En attendant, première nuit dans ma nouvelle chambre : j'ai franchement pas à me plaindre. Demain est un autre jour. »
OoOoOoOoOoOo
Durant la nuit, Emma fut réveillée plusieurs fois. Elle pensait entendre des pleurs et des gémissements … Mais peut-être était-ce simplement le vent qui sifflait dans les branches et les feuilles elle hésita avant de sortir de son lit : bien au chaud, elle ne souhaitait pas vraiment croiser un fantôme ou encore Marco en caleçon … Elle prit sur elle et, finalement, la fatigue la gagna de nouveau et sa première nuit passa.
OoOoOoOoOoOo
Quand elle s'éveilla, la pluie avait fait place au soleil, éclairant de ses rayons sa chambre immense. Elle pu alors apprécier les nuances de couleurs : finalement, sa chambre n'était pas faite que de bois et de bordeaux, mais aussi de vert bouteille ou encore de fins liserés d'or par-ci par-là. Elle s'étira longuement et pris un temps infini avant de sortir de sa couette épaisse et chaude. Elle enfila un peignoir et alors qu'elle ouvrit sa porte de chambre, Marco se tenait là, droit comme un « i » se qui fit sursauter Emma qui réprima un cri en collant une main sur sa bouche tandis que l'autre se plaqua sur son cœur :
« Marco ! Vous m'avez fais peur ! »
« Miss ? »
« Faut pas faire ça dès le réveil, j'ai failli faire une crise cardiaque. » dit-elle en serrant sa main sur sa poitrine.

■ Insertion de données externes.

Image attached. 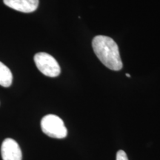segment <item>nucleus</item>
Returning a JSON list of instances; mask_svg holds the SVG:
<instances>
[{"label": "nucleus", "mask_w": 160, "mask_h": 160, "mask_svg": "<svg viewBox=\"0 0 160 160\" xmlns=\"http://www.w3.org/2000/svg\"><path fill=\"white\" fill-rule=\"evenodd\" d=\"M1 153L3 160H22V158L19 144L11 138H8L3 141Z\"/></svg>", "instance_id": "obj_4"}, {"label": "nucleus", "mask_w": 160, "mask_h": 160, "mask_svg": "<svg viewBox=\"0 0 160 160\" xmlns=\"http://www.w3.org/2000/svg\"><path fill=\"white\" fill-rule=\"evenodd\" d=\"M126 77H128V78H131V75H130L129 73H127V74H126Z\"/></svg>", "instance_id": "obj_8"}, {"label": "nucleus", "mask_w": 160, "mask_h": 160, "mask_svg": "<svg viewBox=\"0 0 160 160\" xmlns=\"http://www.w3.org/2000/svg\"><path fill=\"white\" fill-rule=\"evenodd\" d=\"M36 66L46 77H57L61 73L59 63L54 58L45 52H40L34 56Z\"/></svg>", "instance_id": "obj_3"}, {"label": "nucleus", "mask_w": 160, "mask_h": 160, "mask_svg": "<svg viewBox=\"0 0 160 160\" xmlns=\"http://www.w3.org/2000/svg\"><path fill=\"white\" fill-rule=\"evenodd\" d=\"M13 75L8 68L0 62V85L8 88L11 85Z\"/></svg>", "instance_id": "obj_6"}, {"label": "nucleus", "mask_w": 160, "mask_h": 160, "mask_svg": "<svg viewBox=\"0 0 160 160\" xmlns=\"http://www.w3.org/2000/svg\"><path fill=\"white\" fill-rule=\"evenodd\" d=\"M117 160H128V158L125 151L120 150L117 153Z\"/></svg>", "instance_id": "obj_7"}, {"label": "nucleus", "mask_w": 160, "mask_h": 160, "mask_svg": "<svg viewBox=\"0 0 160 160\" xmlns=\"http://www.w3.org/2000/svg\"><path fill=\"white\" fill-rule=\"evenodd\" d=\"M42 131L45 134L55 139H64L67 137L68 131L61 118L53 114H48L41 120Z\"/></svg>", "instance_id": "obj_2"}, {"label": "nucleus", "mask_w": 160, "mask_h": 160, "mask_svg": "<svg viewBox=\"0 0 160 160\" xmlns=\"http://www.w3.org/2000/svg\"><path fill=\"white\" fill-rule=\"evenodd\" d=\"M3 2L8 7L22 13H32L39 6V0H3Z\"/></svg>", "instance_id": "obj_5"}, {"label": "nucleus", "mask_w": 160, "mask_h": 160, "mask_svg": "<svg viewBox=\"0 0 160 160\" xmlns=\"http://www.w3.org/2000/svg\"><path fill=\"white\" fill-rule=\"evenodd\" d=\"M92 47L98 59L108 68L116 71L122 68L119 47L111 37L97 36L92 41Z\"/></svg>", "instance_id": "obj_1"}]
</instances>
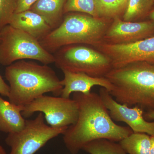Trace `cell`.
Wrapping results in <instances>:
<instances>
[{
	"mask_svg": "<svg viewBox=\"0 0 154 154\" xmlns=\"http://www.w3.org/2000/svg\"><path fill=\"white\" fill-rule=\"evenodd\" d=\"M79 115L76 122L63 134V140L71 154H77L92 141L107 139L119 142L133 132L129 127L116 124L99 94L74 93Z\"/></svg>",
	"mask_w": 154,
	"mask_h": 154,
	"instance_id": "1",
	"label": "cell"
},
{
	"mask_svg": "<svg viewBox=\"0 0 154 154\" xmlns=\"http://www.w3.org/2000/svg\"><path fill=\"white\" fill-rule=\"evenodd\" d=\"M5 77L10 87L9 101L25 106L47 93L61 96L63 88L55 71L48 65L20 60L6 67Z\"/></svg>",
	"mask_w": 154,
	"mask_h": 154,
	"instance_id": "2",
	"label": "cell"
},
{
	"mask_svg": "<svg viewBox=\"0 0 154 154\" xmlns=\"http://www.w3.org/2000/svg\"><path fill=\"white\" fill-rule=\"evenodd\" d=\"M105 77L112 84L109 93L116 102L143 110H154V61L112 69Z\"/></svg>",
	"mask_w": 154,
	"mask_h": 154,
	"instance_id": "3",
	"label": "cell"
},
{
	"mask_svg": "<svg viewBox=\"0 0 154 154\" xmlns=\"http://www.w3.org/2000/svg\"><path fill=\"white\" fill-rule=\"evenodd\" d=\"M66 14L59 26L39 41L47 51L53 54L66 45L84 44L94 47L104 42L112 20L82 13Z\"/></svg>",
	"mask_w": 154,
	"mask_h": 154,
	"instance_id": "4",
	"label": "cell"
},
{
	"mask_svg": "<svg viewBox=\"0 0 154 154\" xmlns=\"http://www.w3.org/2000/svg\"><path fill=\"white\" fill-rule=\"evenodd\" d=\"M56 66L69 71L94 77H105L113 69L110 59L95 48L75 44L60 48L53 54Z\"/></svg>",
	"mask_w": 154,
	"mask_h": 154,
	"instance_id": "5",
	"label": "cell"
},
{
	"mask_svg": "<svg viewBox=\"0 0 154 154\" xmlns=\"http://www.w3.org/2000/svg\"><path fill=\"white\" fill-rule=\"evenodd\" d=\"M0 33V64L2 65L8 66L25 59L38 61L45 65L54 63L53 54L28 33L10 25L6 26Z\"/></svg>",
	"mask_w": 154,
	"mask_h": 154,
	"instance_id": "6",
	"label": "cell"
},
{
	"mask_svg": "<svg viewBox=\"0 0 154 154\" xmlns=\"http://www.w3.org/2000/svg\"><path fill=\"white\" fill-rule=\"evenodd\" d=\"M67 128L48 125L40 112L34 119L26 120L22 130L8 134L5 143L11 148L8 154H35L50 140L63 134Z\"/></svg>",
	"mask_w": 154,
	"mask_h": 154,
	"instance_id": "7",
	"label": "cell"
},
{
	"mask_svg": "<svg viewBox=\"0 0 154 154\" xmlns=\"http://www.w3.org/2000/svg\"><path fill=\"white\" fill-rule=\"evenodd\" d=\"M36 112L43 113L47 124L53 128L68 127L75 123L79 115L74 99L44 95L24 106L22 114L29 118Z\"/></svg>",
	"mask_w": 154,
	"mask_h": 154,
	"instance_id": "8",
	"label": "cell"
},
{
	"mask_svg": "<svg viewBox=\"0 0 154 154\" xmlns=\"http://www.w3.org/2000/svg\"><path fill=\"white\" fill-rule=\"evenodd\" d=\"M94 48L110 59L113 69L137 62L154 61V36L128 44L103 42Z\"/></svg>",
	"mask_w": 154,
	"mask_h": 154,
	"instance_id": "9",
	"label": "cell"
},
{
	"mask_svg": "<svg viewBox=\"0 0 154 154\" xmlns=\"http://www.w3.org/2000/svg\"><path fill=\"white\" fill-rule=\"evenodd\" d=\"M99 95L113 120L125 122L134 133L154 135V122L146 120L144 110L140 107H130L119 103L104 88L100 89Z\"/></svg>",
	"mask_w": 154,
	"mask_h": 154,
	"instance_id": "10",
	"label": "cell"
},
{
	"mask_svg": "<svg viewBox=\"0 0 154 154\" xmlns=\"http://www.w3.org/2000/svg\"><path fill=\"white\" fill-rule=\"evenodd\" d=\"M154 36V25L150 20L127 22L120 17L112 20L104 37V42L111 44L132 43Z\"/></svg>",
	"mask_w": 154,
	"mask_h": 154,
	"instance_id": "11",
	"label": "cell"
},
{
	"mask_svg": "<svg viewBox=\"0 0 154 154\" xmlns=\"http://www.w3.org/2000/svg\"><path fill=\"white\" fill-rule=\"evenodd\" d=\"M63 88L60 96L69 98L74 93L88 94L94 86H101L108 92L112 89V84L105 77H94L82 72H75L63 70Z\"/></svg>",
	"mask_w": 154,
	"mask_h": 154,
	"instance_id": "12",
	"label": "cell"
},
{
	"mask_svg": "<svg viewBox=\"0 0 154 154\" xmlns=\"http://www.w3.org/2000/svg\"><path fill=\"white\" fill-rule=\"evenodd\" d=\"M9 25L28 33L38 41L52 30L42 17L30 10L15 13Z\"/></svg>",
	"mask_w": 154,
	"mask_h": 154,
	"instance_id": "13",
	"label": "cell"
},
{
	"mask_svg": "<svg viewBox=\"0 0 154 154\" xmlns=\"http://www.w3.org/2000/svg\"><path fill=\"white\" fill-rule=\"evenodd\" d=\"M24 106L17 105L0 97V131L7 133L18 132L25 125L22 112Z\"/></svg>",
	"mask_w": 154,
	"mask_h": 154,
	"instance_id": "14",
	"label": "cell"
},
{
	"mask_svg": "<svg viewBox=\"0 0 154 154\" xmlns=\"http://www.w3.org/2000/svg\"><path fill=\"white\" fill-rule=\"evenodd\" d=\"M66 0H37L30 10L42 17L52 30L63 20L64 8Z\"/></svg>",
	"mask_w": 154,
	"mask_h": 154,
	"instance_id": "15",
	"label": "cell"
},
{
	"mask_svg": "<svg viewBox=\"0 0 154 154\" xmlns=\"http://www.w3.org/2000/svg\"><path fill=\"white\" fill-rule=\"evenodd\" d=\"M119 144L128 154H150V136L146 134L133 132Z\"/></svg>",
	"mask_w": 154,
	"mask_h": 154,
	"instance_id": "16",
	"label": "cell"
},
{
	"mask_svg": "<svg viewBox=\"0 0 154 154\" xmlns=\"http://www.w3.org/2000/svg\"><path fill=\"white\" fill-rule=\"evenodd\" d=\"M154 5L153 0H128L122 19L127 22L144 21Z\"/></svg>",
	"mask_w": 154,
	"mask_h": 154,
	"instance_id": "17",
	"label": "cell"
},
{
	"mask_svg": "<svg viewBox=\"0 0 154 154\" xmlns=\"http://www.w3.org/2000/svg\"><path fill=\"white\" fill-rule=\"evenodd\" d=\"M100 18L113 20L123 16L128 0H96Z\"/></svg>",
	"mask_w": 154,
	"mask_h": 154,
	"instance_id": "18",
	"label": "cell"
},
{
	"mask_svg": "<svg viewBox=\"0 0 154 154\" xmlns=\"http://www.w3.org/2000/svg\"><path fill=\"white\" fill-rule=\"evenodd\" d=\"M82 150L90 154H128L119 143L107 139L92 141L84 146Z\"/></svg>",
	"mask_w": 154,
	"mask_h": 154,
	"instance_id": "19",
	"label": "cell"
},
{
	"mask_svg": "<svg viewBox=\"0 0 154 154\" xmlns=\"http://www.w3.org/2000/svg\"><path fill=\"white\" fill-rule=\"evenodd\" d=\"M79 13L99 17L96 0H66L64 8V14Z\"/></svg>",
	"mask_w": 154,
	"mask_h": 154,
	"instance_id": "20",
	"label": "cell"
},
{
	"mask_svg": "<svg viewBox=\"0 0 154 154\" xmlns=\"http://www.w3.org/2000/svg\"><path fill=\"white\" fill-rule=\"evenodd\" d=\"M16 7V0H0V32L10 25Z\"/></svg>",
	"mask_w": 154,
	"mask_h": 154,
	"instance_id": "21",
	"label": "cell"
},
{
	"mask_svg": "<svg viewBox=\"0 0 154 154\" xmlns=\"http://www.w3.org/2000/svg\"><path fill=\"white\" fill-rule=\"evenodd\" d=\"M37 0H16L15 13L28 11Z\"/></svg>",
	"mask_w": 154,
	"mask_h": 154,
	"instance_id": "22",
	"label": "cell"
},
{
	"mask_svg": "<svg viewBox=\"0 0 154 154\" xmlns=\"http://www.w3.org/2000/svg\"><path fill=\"white\" fill-rule=\"evenodd\" d=\"M10 87L6 84L0 74V95L5 97H9Z\"/></svg>",
	"mask_w": 154,
	"mask_h": 154,
	"instance_id": "23",
	"label": "cell"
},
{
	"mask_svg": "<svg viewBox=\"0 0 154 154\" xmlns=\"http://www.w3.org/2000/svg\"><path fill=\"white\" fill-rule=\"evenodd\" d=\"M144 117L147 121L154 120V110H149L144 113Z\"/></svg>",
	"mask_w": 154,
	"mask_h": 154,
	"instance_id": "24",
	"label": "cell"
},
{
	"mask_svg": "<svg viewBox=\"0 0 154 154\" xmlns=\"http://www.w3.org/2000/svg\"><path fill=\"white\" fill-rule=\"evenodd\" d=\"M147 18H148L149 20H150L153 22L154 25V5L149 13Z\"/></svg>",
	"mask_w": 154,
	"mask_h": 154,
	"instance_id": "25",
	"label": "cell"
},
{
	"mask_svg": "<svg viewBox=\"0 0 154 154\" xmlns=\"http://www.w3.org/2000/svg\"><path fill=\"white\" fill-rule=\"evenodd\" d=\"M150 154H154V135L150 136Z\"/></svg>",
	"mask_w": 154,
	"mask_h": 154,
	"instance_id": "26",
	"label": "cell"
},
{
	"mask_svg": "<svg viewBox=\"0 0 154 154\" xmlns=\"http://www.w3.org/2000/svg\"><path fill=\"white\" fill-rule=\"evenodd\" d=\"M0 154H8L6 152L5 150L0 145Z\"/></svg>",
	"mask_w": 154,
	"mask_h": 154,
	"instance_id": "27",
	"label": "cell"
},
{
	"mask_svg": "<svg viewBox=\"0 0 154 154\" xmlns=\"http://www.w3.org/2000/svg\"><path fill=\"white\" fill-rule=\"evenodd\" d=\"M1 38H2V37H1V33H0V43L1 42Z\"/></svg>",
	"mask_w": 154,
	"mask_h": 154,
	"instance_id": "28",
	"label": "cell"
},
{
	"mask_svg": "<svg viewBox=\"0 0 154 154\" xmlns=\"http://www.w3.org/2000/svg\"><path fill=\"white\" fill-rule=\"evenodd\" d=\"M153 1H154V0H153Z\"/></svg>",
	"mask_w": 154,
	"mask_h": 154,
	"instance_id": "29",
	"label": "cell"
}]
</instances>
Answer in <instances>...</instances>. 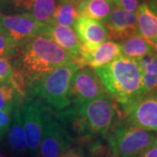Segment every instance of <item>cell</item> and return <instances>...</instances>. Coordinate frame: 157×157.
<instances>
[{
  "instance_id": "1",
  "label": "cell",
  "mask_w": 157,
  "mask_h": 157,
  "mask_svg": "<svg viewBox=\"0 0 157 157\" xmlns=\"http://www.w3.org/2000/svg\"><path fill=\"white\" fill-rule=\"evenodd\" d=\"M72 63L78 62L48 36L38 35L26 41L11 59V83L25 98L53 70Z\"/></svg>"
},
{
  "instance_id": "2",
  "label": "cell",
  "mask_w": 157,
  "mask_h": 157,
  "mask_svg": "<svg viewBox=\"0 0 157 157\" xmlns=\"http://www.w3.org/2000/svg\"><path fill=\"white\" fill-rule=\"evenodd\" d=\"M94 70L106 91L120 105L143 94L140 67L135 59L121 56L107 66Z\"/></svg>"
},
{
  "instance_id": "3",
  "label": "cell",
  "mask_w": 157,
  "mask_h": 157,
  "mask_svg": "<svg viewBox=\"0 0 157 157\" xmlns=\"http://www.w3.org/2000/svg\"><path fill=\"white\" fill-rule=\"evenodd\" d=\"M78 63L64 65L45 76L25 97H38L55 113L63 111L71 104L70 86Z\"/></svg>"
},
{
  "instance_id": "4",
  "label": "cell",
  "mask_w": 157,
  "mask_h": 157,
  "mask_svg": "<svg viewBox=\"0 0 157 157\" xmlns=\"http://www.w3.org/2000/svg\"><path fill=\"white\" fill-rule=\"evenodd\" d=\"M112 150L113 157H139L157 138V134L118 124L105 137Z\"/></svg>"
},
{
  "instance_id": "5",
  "label": "cell",
  "mask_w": 157,
  "mask_h": 157,
  "mask_svg": "<svg viewBox=\"0 0 157 157\" xmlns=\"http://www.w3.org/2000/svg\"><path fill=\"white\" fill-rule=\"evenodd\" d=\"M19 108L27 154L30 157H39L44 120L48 107L38 97H25Z\"/></svg>"
},
{
  "instance_id": "6",
  "label": "cell",
  "mask_w": 157,
  "mask_h": 157,
  "mask_svg": "<svg viewBox=\"0 0 157 157\" xmlns=\"http://www.w3.org/2000/svg\"><path fill=\"white\" fill-rule=\"evenodd\" d=\"M121 107L126 125L157 134V101L151 93L142 94Z\"/></svg>"
},
{
  "instance_id": "7",
  "label": "cell",
  "mask_w": 157,
  "mask_h": 157,
  "mask_svg": "<svg viewBox=\"0 0 157 157\" xmlns=\"http://www.w3.org/2000/svg\"><path fill=\"white\" fill-rule=\"evenodd\" d=\"M74 143L73 137L48 107L44 120L39 157H60Z\"/></svg>"
},
{
  "instance_id": "8",
  "label": "cell",
  "mask_w": 157,
  "mask_h": 157,
  "mask_svg": "<svg viewBox=\"0 0 157 157\" xmlns=\"http://www.w3.org/2000/svg\"><path fill=\"white\" fill-rule=\"evenodd\" d=\"M46 26L29 14L0 13V33L19 48L29 39L44 34Z\"/></svg>"
},
{
  "instance_id": "9",
  "label": "cell",
  "mask_w": 157,
  "mask_h": 157,
  "mask_svg": "<svg viewBox=\"0 0 157 157\" xmlns=\"http://www.w3.org/2000/svg\"><path fill=\"white\" fill-rule=\"evenodd\" d=\"M107 93L94 70L82 66L74 73L70 86V105L80 106Z\"/></svg>"
},
{
  "instance_id": "10",
  "label": "cell",
  "mask_w": 157,
  "mask_h": 157,
  "mask_svg": "<svg viewBox=\"0 0 157 157\" xmlns=\"http://www.w3.org/2000/svg\"><path fill=\"white\" fill-rule=\"evenodd\" d=\"M109 38L123 40L134 36H140L137 25L136 12H129L114 6L109 17L103 23Z\"/></svg>"
},
{
  "instance_id": "11",
  "label": "cell",
  "mask_w": 157,
  "mask_h": 157,
  "mask_svg": "<svg viewBox=\"0 0 157 157\" xmlns=\"http://www.w3.org/2000/svg\"><path fill=\"white\" fill-rule=\"evenodd\" d=\"M73 31L80 45L87 50L94 49L109 39L105 25L89 17L80 16L74 23Z\"/></svg>"
},
{
  "instance_id": "12",
  "label": "cell",
  "mask_w": 157,
  "mask_h": 157,
  "mask_svg": "<svg viewBox=\"0 0 157 157\" xmlns=\"http://www.w3.org/2000/svg\"><path fill=\"white\" fill-rule=\"evenodd\" d=\"M121 56L119 43L107 39L93 50H87L81 45L79 62L81 66L92 68L105 67Z\"/></svg>"
},
{
  "instance_id": "13",
  "label": "cell",
  "mask_w": 157,
  "mask_h": 157,
  "mask_svg": "<svg viewBox=\"0 0 157 157\" xmlns=\"http://www.w3.org/2000/svg\"><path fill=\"white\" fill-rule=\"evenodd\" d=\"M10 2L17 13L29 14L39 22L52 25L59 0H10Z\"/></svg>"
},
{
  "instance_id": "14",
  "label": "cell",
  "mask_w": 157,
  "mask_h": 157,
  "mask_svg": "<svg viewBox=\"0 0 157 157\" xmlns=\"http://www.w3.org/2000/svg\"><path fill=\"white\" fill-rule=\"evenodd\" d=\"M44 35H46L52 39L57 45L60 46L62 49L67 51L68 53H70L73 58H75L80 64L79 58L81 52V45L73 29L59 25H47Z\"/></svg>"
},
{
  "instance_id": "15",
  "label": "cell",
  "mask_w": 157,
  "mask_h": 157,
  "mask_svg": "<svg viewBox=\"0 0 157 157\" xmlns=\"http://www.w3.org/2000/svg\"><path fill=\"white\" fill-rule=\"evenodd\" d=\"M6 134L8 147L15 156L24 157L28 155L23 131L19 107H14L11 111V123Z\"/></svg>"
},
{
  "instance_id": "16",
  "label": "cell",
  "mask_w": 157,
  "mask_h": 157,
  "mask_svg": "<svg viewBox=\"0 0 157 157\" xmlns=\"http://www.w3.org/2000/svg\"><path fill=\"white\" fill-rule=\"evenodd\" d=\"M139 35L152 45L157 43V15L147 4L142 3L136 11Z\"/></svg>"
},
{
  "instance_id": "17",
  "label": "cell",
  "mask_w": 157,
  "mask_h": 157,
  "mask_svg": "<svg viewBox=\"0 0 157 157\" xmlns=\"http://www.w3.org/2000/svg\"><path fill=\"white\" fill-rule=\"evenodd\" d=\"M141 75L142 93L148 94L157 86V52L137 59Z\"/></svg>"
},
{
  "instance_id": "18",
  "label": "cell",
  "mask_w": 157,
  "mask_h": 157,
  "mask_svg": "<svg viewBox=\"0 0 157 157\" xmlns=\"http://www.w3.org/2000/svg\"><path fill=\"white\" fill-rule=\"evenodd\" d=\"M121 56L132 59H140L155 52L154 46L140 36H134L123 39L120 43Z\"/></svg>"
},
{
  "instance_id": "19",
  "label": "cell",
  "mask_w": 157,
  "mask_h": 157,
  "mask_svg": "<svg viewBox=\"0 0 157 157\" xmlns=\"http://www.w3.org/2000/svg\"><path fill=\"white\" fill-rule=\"evenodd\" d=\"M80 17L78 6L71 0H59L52 16V25L72 28Z\"/></svg>"
},
{
  "instance_id": "20",
  "label": "cell",
  "mask_w": 157,
  "mask_h": 157,
  "mask_svg": "<svg viewBox=\"0 0 157 157\" xmlns=\"http://www.w3.org/2000/svg\"><path fill=\"white\" fill-rule=\"evenodd\" d=\"M114 5L109 0H89L78 7L79 15L104 23L112 12Z\"/></svg>"
},
{
  "instance_id": "21",
  "label": "cell",
  "mask_w": 157,
  "mask_h": 157,
  "mask_svg": "<svg viewBox=\"0 0 157 157\" xmlns=\"http://www.w3.org/2000/svg\"><path fill=\"white\" fill-rule=\"evenodd\" d=\"M24 97L11 82H0V111L11 113L19 107Z\"/></svg>"
},
{
  "instance_id": "22",
  "label": "cell",
  "mask_w": 157,
  "mask_h": 157,
  "mask_svg": "<svg viewBox=\"0 0 157 157\" xmlns=\"http://www.w3.org/2000/svg\"><path fill=\"white\" fill-rule=\"evenodd\" d=\"M19 47L14 45L4 34L0 33V57L7 59H11L16 56Z\"/></svg>"
},
{
  "instance_id": "23",
  "label": "cell",
  "mask_w": 157,
  "mask_h": 157,
  "mask_svg": "<svg viewBox=\"0 0 157 157\" xmlns=\"http://www.w3.org/2000/svg\"><path fill=\"white\" fill-rule=\"evenodd\" d=\"M14 71L9 59L0 57V82H11Z\"/></svg>"
},
{
  "instance_id": "24",
  "label": "cell",
  "mask_w": 157,
  "mask_h": 157,
  "mask_svg": "<svg viewBox=\"0 0 157 157\" xmlns=\"http://www.w3.org/2000/svg\"><path fill=\"white\" fill-rule=\"evenodd\" d=\"M11 112L0 111V140H2L8 131L9 126L11 123Z\"/></svg>"
},
{
  "instance_id": "25",
  "label": "cell",
  "mask_w": 157,
  "mask_h": 157,
  "mask_svg": "<svg viewBox=\"0 0 157 157\" xmlns=\"http://www.w3.org/2000/svg\"><path fill=\"white\" fill-rule=\"evenodd\" d=\"M142 4V0H118V6L129 12H136L139 6Z\"/></svg>"
},
{
  "instance_id": "26",
  "label": "cell",
  "mask_w": 157,
  "mask_h": 157,
  "mask_svg": "<svg viewBox=\"0 0 157 157\" xmlns=\"http://www.w3.org/2000/svg\"><path fill=\"white\" fill-rule=\"evenodd\" d=\"M60 157H88L86 153L85 150L83 149V147L79 145L77 146L71 147L70 148H68L67 151L65 152Z\"/></svg>"
},
{
  "instance_id": "27",
  "label": "cell",
  "mask_w": 157,
  "mask_h": 157,
  "mask_svg": "<svg viewBox=\"0 0 157 157\" xmlns=\"http://www.w3.org/2000/svg\"><path fill=\"white\" fill-rule=\"evenodd\" d=\"M139 157H157V138Z\"/></svg>"
},
{
  "instance_id": "28",
  "label": "cell",
  "mask_w": 157,
  "mask_h": 157,
  "mask_svg": "<svg viewBox=\"0 0 157 157\" xmlns=\"http://www.w3.org/2000/svg\"><path fill=\"white\" fill-rule=\"evenodd\" d=\"M147 4L151 8L152 11L157 15V0H148Z\"/></svg>"
},
{
  "instance_id": "29",
  "label": "cell",
  "mask_w": 157,
  "mask_h": 157,
  "mask_svg": "<svg viewBox=\"0 0 157 157\" xmlns=\"http://www.w3.org/2000/svg\"><path fill=\"white\" fill-rule=\"evenodd\" d=\"M87 1H89V0H72V2H73V4H75L76 6H78V8L80 6L84 5L85 3H86Z\"/></svg>"
},
{
  "instance_id": "30",
  "label": "cell",
  "mask_w": 157,
  "mask_h": 157,
  "mask_svg": "<svg viewBox=\"0 0 157 157\" xmlns=\"http://www.w3.org/2000/svg\"><path fill=\"white\" fill-rule=\"evenodd\" d=\"M151 94H153V95L155 96V98L156 99V101H157V86L155 88V89L153 90V91H152Z\"/></svg>"
},
{
  "instance_id": "31",
  "label": "cell",
  "mask_w": 157,
  "mask_h": 157,
  "mask_svg": "<svg viewBox=\"0 0 157 157\" xmlns=\"http://www.w3.org/2000/svg\"><path fill=\"white\" fill-rule=\"evenodd\" d=\"M153 46H154V48H155V52H157V43H156V44H155V45H153Z\"/></svg>"
},
{
  "instance_id": "32",
  "label": "cell",
  "mask_w": 157,
  "mask_h": 157,
  "mask_svg": "<svg viewBox=\"0 0 157 157\" xmlns=\"http://www.w3.org/2000/svg\"><path fill=\"white\" fill-rule=\"evenodd\" d=\"M0 157H7V156H6L5 154H2V153H0Z\"/></svg>"
},
{
  "instance_id": "33",
  "label": "cell",
  "mask_w": 157,
  "mask_h": 157,
  "mask_svg": "<svg viewBox=\"0 0 157 157\" xmlns=\"http://www.w3.org/2000/svg\"><path fill=\"white\" fill-rule=\"evenodd\" d=\"M71 1H72V0H71Z\"/></svg>"
}]
</instances>
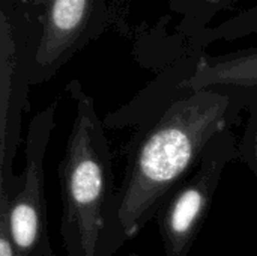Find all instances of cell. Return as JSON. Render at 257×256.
<instances>
[{
	"label": "cell",
	"instance_id": "obj_4",
	"mask_svg": "<svg viewBox=\"0 0 257 256\" xmlns=\"http://www.w3.org/2000/svg\"><path fill=\"white\" fill-rule=\"evenodd\" d=\"M235 160L238 139L232 128L217 133L196 167L163 201L155 217L166 256H188L209 214L221 175Z\"/></svg>",
	"mask_w": 257,
	"mask_h": 256
},
{
	"label": "cell",
	"instance_id": "obj_6",
	"mask_svg": "<svg viewBox=\"0 0 257 256\" xmlns=\"http://www.w3.org/2000/svg\"><path fill=\"white\" fill-rule=\"evenodd\" d=\"M107 0H45L36 8L30 88L51 80L108 23Z\"/></svg>",
	"mask_w": 257,
	"mask_h": 256
},
{
	"label": "cell",
	"instance_id": "obj_8",
	"mask_svg": "<svg viewBox=\"0 0 257 256\" xmlns=\"http://www.w3.org/2000/svg\"><path fill=\"white\" fill-rule=\"evenodd\" d=\"M196 0H170V6L172 9H175L176 12H179L181 9H184L185 6L191 5ZM236 0H200V5L196 6L188 15H185L181 21V27L179 30L188 32V33H194V32H200L202 27L218 12L226 9L230 5H235Z\"/></svg>",
	"mask_w": 257,
	"mask_h": 256
},
{
	"label": "cell",
	"instance_id": "obj_7",
	"mask_svg": "<svg viewBox=\"0 0 257 256\" xmlns=\"http://www.w3.org/2000/svg\"><path fill=\"white\" fill-rule=\"evenodd\" d=\"M200 91L230 92L257 103L256 48L223 56H209L202 51L193 71L179 83V95L185 98Z\"/></svg>",
	"mask_w": 257,
	"mask_h": 256
},
{
	"label": "cell",
	"instance_id": "obj_3",
	"mask_svg": "<svg viewBox=\"0 0 257 256\" xmlns=\"http://www.w3.org/2000/svg\"><path fill=\"white\" fill-rule=\"evenodd\" d=\"M35 38L36 8L30 0H0V211L15 180Z\"/></svg>",
	"mask_w": 257,
	"mask_h": 256
},
{
	"label": "cell",
	"instance_id": "obj_2",
	"mask_svg": "<svg viewBox=\"0 0 257 256\" xmlns=\"http://www.w3.org/2000/svg\"><path fill=\"white\" fill-rule=\"evenodd\" d=\"M66 92L75 118L59 163L60 237L66 256H99L116 195L111 151L95 100L74 78Z\"/></svg>",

Et après avoir retrouvé son calme , elle haussa un sourcil « Dites donc, ça vous arrive souvent de rester derrière la porte d'une chambre ?! Ca fait pas un peu … Pervers ? »
« Miss Swan … » soupira-t-il
« Emma, je m'appelle Emma. Arrêtez avec vos « miss », j'ai l'impression d'avoir 20 ans de plus. »
Il soupira de nouveau « Miss Emma, j'étais venu vous dire que le petit déjeuner était servi. »
« Et je suppose que, comme hier soir, je vais manger seule ?! »
« Madame n'est pas du matin. » répondit-il froidement
« Ok … Je vous suis. »
Elle descendit sans oublier de jeter un bref regard vers la porte au cœur, puis rejoignit la salle à manger où était dressé un petit déjeuner tel qu'on pouvait en voir dans les films : viennoiseries, café, chocolat, confiture, beurre et même un bouquet de fleurs fraiches.
Elle s'installa et des senteurs sucrées émanèrent de la multitude des plats s'offrant à elle.
« Bon appétit. » dit-il en disparaissant
Et bien que l'estomac d'Emma soit motivé pour engloutir une large partie de ce qui était servi, le cœur n'y était pas : elle aurait aimé partager ce somptueux déjeuner avec quelqu'un. Et comme une réponse à son souhait, elle entendit quelques pas venir de derrière elle : sa patronne aurait-elle dénié venir ce matin ?
Elle se leva alors, fit volte face et attendit fébrilement cette arrivée. Mais au bout de quelques secondes, personne. Elle fronça les sourcils et se dirigea vers l'embrasure de la porte et c'est à ce moment là qu'elle percuta une femme brune de plein fouet.
Encore surprise et à moitié sonnée, elle mit quelques brèves secondes avant de lever son regard vers la jeune qui la toisa d'un regard neutre. Son cœur fit alors un bond dans sa poitrine.